■ Page text:
* start *

The Time to Live and the Time to Die, also known as A Time to Live, A Time to Die is a 1985 Taiwanese film directed by Hou Hsiao-hsien. This film is inspired by screenwriter-turned-director Hou's own coming-of-age story.

This film is the second part of Hou's coming-of-age trilogy, preceded by A Summer at Grandpa's (1984) and followed by Dust in the Wind (1986).

Plot 
Spanning the years 1947–65, the film follows the maturation of Ah-ha (Ah-hsiao) as he and his family (parents, grandmother, older sister, three brothers) cope with the shock of leaving their homeland (the grandmother keeps talking about returning to the mainland to visit the ancestors). Having been only a child during the move, Ah-ha quickly acclimatizes himself to the new country, often putting him at odds with his more traditional family; he joins a street gang and has to choose between that life and taking the college entrance exam.

Cast 
 Chang Chia-bao
 Chang Neng
 Chen Chih-chen
 Chen Han-wen
 Chen Shu-fang 
 Chiang Bao-te
 Chou Tung-hung
 Hsiao Ai
 Hu Hsiang-ping
 Kao Tung-lai
 Lin Chung-wen
 Liu Kuo-bao
 Lo Cheng-ye
 Lo Shun-lin
 Lo Tse-chung

Awards 
 1986 Berlin International Film Festival Forum of New Cinema
 Won: FIPRESCI Prize
 1987 Rotterdam International Film Festival
 Won: Rotterdam Award – Best Non-American/Non-European Film
 1990 Kinema Junpo Awards
 Won: Best Foreign Language Film Director – Hou Hsiao-hsien

Reception 
Review aggregator Rotten Tomatoes reports 100% approval for The Time to Live and the Time to Die, based on five reviews with an average rating of 8.2/10. Janet Maslin of The New York Times praised its cinematography and wrote that "much of the film is about suffering and loss, detailing the painful circumstances in which family members, one by one, grow ill and die. The simplicity and tact with which these illnesses are chronicled help to give an otherwise largely uneventful film some emotional impact…It's an unpretentious and largely unremarkable film that occasionally reaches unexpected depths of feeling". Variety called it a "beautifully controlled and highly nostalgic picture of childhood".

* end *

■ Task 1: Reproduce the records word for word, from the line with "Out of the choices" through the final line of the records.

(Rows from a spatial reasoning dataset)

* start *

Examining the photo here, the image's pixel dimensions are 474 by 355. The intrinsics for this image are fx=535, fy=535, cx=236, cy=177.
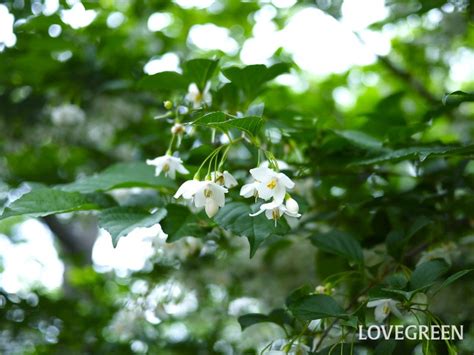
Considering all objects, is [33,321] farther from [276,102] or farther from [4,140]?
[276,102]

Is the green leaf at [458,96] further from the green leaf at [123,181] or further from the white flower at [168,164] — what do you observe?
the green leaf at [123,181]

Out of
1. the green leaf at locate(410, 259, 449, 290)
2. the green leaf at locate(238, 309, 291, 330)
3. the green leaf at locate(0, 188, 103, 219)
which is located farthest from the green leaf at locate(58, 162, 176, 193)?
the green leaf at locate(410, 259, 449, 290)

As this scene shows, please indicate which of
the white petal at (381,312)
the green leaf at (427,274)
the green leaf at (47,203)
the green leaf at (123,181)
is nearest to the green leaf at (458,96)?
the green leaf at (427,274)

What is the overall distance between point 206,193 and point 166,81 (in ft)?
1.60

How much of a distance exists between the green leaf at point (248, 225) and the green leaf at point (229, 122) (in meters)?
0.19

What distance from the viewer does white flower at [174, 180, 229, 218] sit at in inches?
39.5

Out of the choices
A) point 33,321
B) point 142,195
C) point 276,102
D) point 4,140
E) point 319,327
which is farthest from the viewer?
point 4,140

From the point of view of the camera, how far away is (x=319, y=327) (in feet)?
4.05

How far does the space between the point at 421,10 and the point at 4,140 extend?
187cm

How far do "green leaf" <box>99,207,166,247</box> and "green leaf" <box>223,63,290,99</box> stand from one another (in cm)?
37

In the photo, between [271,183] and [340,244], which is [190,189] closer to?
[271,183]

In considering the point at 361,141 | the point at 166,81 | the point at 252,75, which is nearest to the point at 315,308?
the point at 361,141

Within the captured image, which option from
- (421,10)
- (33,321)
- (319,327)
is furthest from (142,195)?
(421,10)

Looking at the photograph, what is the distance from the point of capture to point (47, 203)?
1177mm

* end *

■ Task 2: Carry on the article about the film The Time to Live and the Time to Die, picking up after its last sentence.

■ Written reply 1:
Out of the choices
A) point 33,321
B) point 142,195
C) point 276,102
D) point 4,140
E) point 319,327
which is farthest from the viewer?
point 4,140

From the point of view of the camera, how far away is (x=319, y=327) (in feet)?
4.05

How far does the space between the point at 421,10 and the point at 4,140 extend?
187cm

How far do "green leaf" <box>99,207,166,247</box> and "green leaf" <box>223,63,290,99</box> stand from one another (in cm)?
37

In the photo, between [271,183] and [340,244], which is [190,189] closer to?
[271,183]

In considering the point at 361,141 | the point at 166,81 | the point at 252,75, which is nearest to the point at 315,308?
the point at 361,141

Within the captured image, which option from
- (421,10)
- (33,321)
- (319,327)
is furthest from (142,195)?
(421,10)

Looking at the photograph, what is the distance from the point of capture to point (47, 203)?
1177mm

■ Written reply 2:
Legacy 
Derek Malcolm has compared Hou Hsiao-hsien to Satyajit Ray and wrote that the film's honesty and truth "manage[s] to summon up this little microcosm of the world perfectly…Everything is right: the miraculous use of sound, the limpid cinematography, the natural acting create an atmosphere you can't forget". Jonathan Rosenbaum praised its long takes and deep focus cinematography and called it "unhurried family chronicle carries an emotional force and a historical significance that may not be immediately apparent". Geoff Andrew of Time Out wrote that "it is the unflinching, unsentimental honesty that supplies the elegiac intelligence: Hou's quiet style bursts forth, here and there, into sudden, superlative scenes of untrammelled emotional power. It's a brilliantly simple but multi-faceted portrait of loss and the complacency of childhood: quite literally, we can't go home again".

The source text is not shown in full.